Solid tumors can be treated with surgery, chemotherapy and/or radiation, depending on a multitude of factors such as cancer type, location, and a patient’s overall clinic status. As solid tumors develop, they can frequently outgrow their oxygen supply based on the level of metabolism required for malignant cells. This can lead to a relatively hypoxic environment for the solid tumor, at which point different pathways are utilized to maintain growth.1
One such pathway is through the vascular endothelial growth factor (VEGF) receptor. VEGF-A is one of the primary regulators of angiogenesis and works through multiple mechanisms including increased vascular permeability and promotion of endothelial cell growth and survival.2 VEGF-A is predominantly regulated by hypoxia, with lower levels of oxygen promoting increased levels of VEGF-A via hypoxia-inducible transcription factors (HIFs).3 Hypoxia can also increase VEGF-A levels by additional mechanisms outside of HIFs including induction of interleukin-8 (IL-8), cyclooxygenase-2 (COX-2) and cytokines such as transforming growth factor beta (TGF-β) and epidermal growth factor (EGF).4,5
Numerous drug-development programs have revolved around medications aimed at the above pathways in hopes of inhibiting angiogenesis and tumor growth. In addition to chemotherapy, the role of radiation as a treatment option in certain solid tumors is impacted by hypoxia. The blood vessels that are formed as a result of hypoxia-induced angiogenesis are typically less “effective” than the traditional vasculature. Therefore, it is more difficult to deliver molecular oxygen (O2) to the tumor, which can help augment the response to radiation.7 Most previous attempts at rectifying this issue have been aimed at increasing the dose of therapeutic O2, however based on the lack of adequate surrounding vasculature, these approaches haven’t shown much success. A recent study published by Benej and colleagues evaluated a unique approach to increasing oxygen delivery and resulting response to radiation therapy (RT) by utilizing papaverine (PPV).7
PPV promotes smooth muscle relaxation leading to vasodilation. PPV is an older medication that has been used for numerous vascular indications (both approved by the US Food and Drug Administration and non–FDA-approved), including erectile dysfunction, vascular spasm (in the setting of stroke or clot), and mesenteric ischemia. Benej and colleagues proposed that PPV could inhibit mitochondrial function within tumor cells leading to less hypoxia, which would, in turn, theoretically work as a “primer” for radiation treatment.

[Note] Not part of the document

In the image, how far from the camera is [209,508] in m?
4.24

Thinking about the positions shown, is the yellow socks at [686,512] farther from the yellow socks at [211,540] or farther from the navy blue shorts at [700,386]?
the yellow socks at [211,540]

This is a different way to counter tumor hypoxia than previously studied, as most prior attempts were aimed at increasing supply of O2, which as noted prior, is typically not effective based on the poor quality of the vasculature created by hypoxia-induced angiogenesis. The utilization of PPV was hypothesized to reduce the oxygen demand within the tumor, leading to an improved response to radiation.